Tool Execution Architecture
ResponseExecutor automatically handles tool execution from LLM responses. You should use it instead of manually parsing and executing tools.
Built-in Tool Routes
The ResponseExecutor routes tools based on naming conventions:
| Tool Pattern | Route | Execution |
|---|---|---|
toolbox--toolname | MCP | codebolt.mcp.executeTool(toolbox, toolname, args) |
subagent--agentname | Subagent | codebolt.agent.startAgent(agentname, task) |
codebolt--thread_management | Thread | codebolt.thread.createThreadInBackground(options) |
attempt_completion | Completion | Marks task as complete |
When to Use What
| Need | Approach |
|---|---|
| Standard MCP tools | Just use ResponseExecutor - it handles them automatically |
| Custom local tools | Add a PreToolCallProcessor to intercept and handle |
| Enhance tool results | Add a PostToolCallProcessor to modify results |
| Manual control | Level 1 direct APIs (not recommended for production) |
Adding Custom/Local Tools
Use PreToolCallProcessor to intercept tool calls and execute custom logic:
import { BasePreToolCallProcessor } from '@codebolt/agent/processor-pieces';
import type { PreToolCallProcessorInput, ProcessedMessage } from '@codebolt/types/agent';
class MyLocalToolProcessor extends BasePreToolCallProcessor {
async modify(input: PreToolCallProcessorInput): Promise<{
nextPrompt: ProcessedMessage;
shouldExit: boolean;
}> {
const toolCalls = input.rawLLMResponseMessage.choices?.[0]?.message?.tool_calls || [];
for (const toolCall of toolCalls) {
if (toolCall.function.name === 'my_local_tool') {
// Execute your custom tool
const args = JSON.parse(toolCall.function.arguments);
const result = await myLocalHandler(args);
// Add result to message history
input.nextPrompt.message.messages.push({
role: 'tool',
tool_call_id: toolCall.id,
content: JSON.stringify(result)
});
}
}
return { nextPrompt: input.nextPrompt, shouldExit: false };
}
}
// Register with ResponseExecutor
const responseExecutor = new ResponseExecutor({
preToolCallProcessors: [new MyLocalToolProcessor()],
postToolCallProcessors: []
});
See: references/level2-base-components.md for complete examples, references/processors.md for processor details.

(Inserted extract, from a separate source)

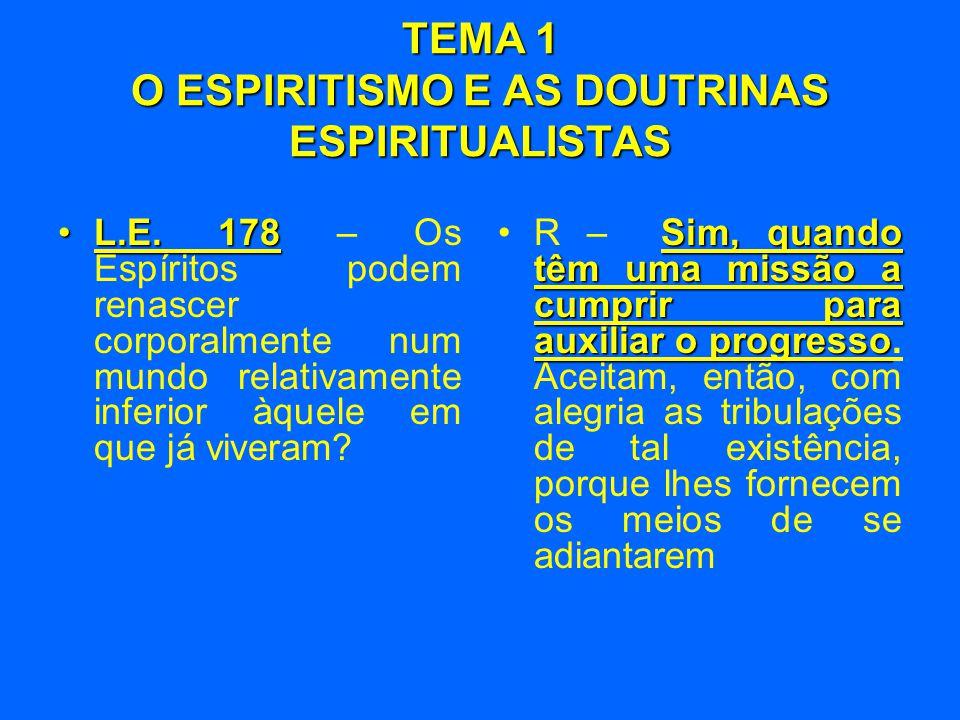 TEMA 1 O ESPIRITISMO E AS DOUTRINAS ESPIRITUALISTAS •L.E. 178 •L.E. 178 – Os Espíritos podem renascer corporalmente num mundo relativamente inferior à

Agent Configuration (codeboltagent.yaml)
Every code-based agent requires a codeboltagent.yaml file that defines how Codebolt reads and presents the agent.
Basic Structure
title: My Agent
unique_id: my-agent
version: 1.0.0
author: your-name
initial_message: Hello! How can I help you today?
description: Short description of the agent
longDescription: >
A longer description explaining what this agent does,
its capabilities, and use cases.
tags:
- coding
- review
avatarSrc: https://example.com/avatar.png
avatarFallback: MA
metadata:
agent_routing:
worksonblankcode: true
worksonexistingcode: true
supportedlanguages:
- typescript
- javascript
supportedframeworks:
- react
- node
supportRemix: true
defaultagentllm:
strict: true
modelorder:
- claude-sonnet-4-20250514
- gpt-4-turbo
llm_role:
- name: documentationllm
description: LLM for documentation tasks
strict: false
modelorder:
- gpt-4-turbo
- claude-sonnet-4-20250514
actions:
- name: Review
description: Review code for issues
detailDescription: Performs comprehensive code review
actionPrompt: Please review this code
- name: Refactor
description: Refactor selected code
detailDescription: Improves code structure
actionPrompt: Please refactor this code
Key Fields
| Field | Type | Description |
|---|---|---|
title | string | Display name of the agent |
unique_id | string | Unique identifier (used internally) |
version | string | Semantic version (e.g., "1.0.0") |
initial_message | string | First message shown to user |
description | string | Short description (shown in agent list) |
longDescription | string | Detailed description |
tags | string[] | Categorization tags |
avatarSrc | string | URL to agent avatar image |
avatarFallback | string | Fallback text for avatar |
author | string | Agent author/creator |
Metadata Fields
| Field | Description |
|---|---|
agent_routing.worksonblankcode | Can work on new projects |
agent_routing.worksonexistingcode | Can work on existing projects |
agent_routing.supportedlanguages | List of supported languages |
agent_routing.supportedframeworks | List of supported frameworks |
agent_routing.supportRemix | Allow users to remix this agent |
defaultagentllm.strict | Require exact model match |
defaultagentllm.modelorder | Preferred models in order |
llm_role | Role-specific LLM configurations |
Actions
Actions are quick commands users can trigger:
actions:
- name: ActionName
description: Short description shown in UI
detailDescription: Longer explanation
actionPrompt: The prompt sent to the agent
See: references/agent-yaml.md for full reference.
Level 1: Direct APIs
For building agents manually without any framework.
Use the existing skills:
codebolt-api-access- TypeScript SDK calls (codebolt.fs,codebolt.llm, etc.)codebolt-mcp-access- MCP tool execution (codebolt.tools.executeTool)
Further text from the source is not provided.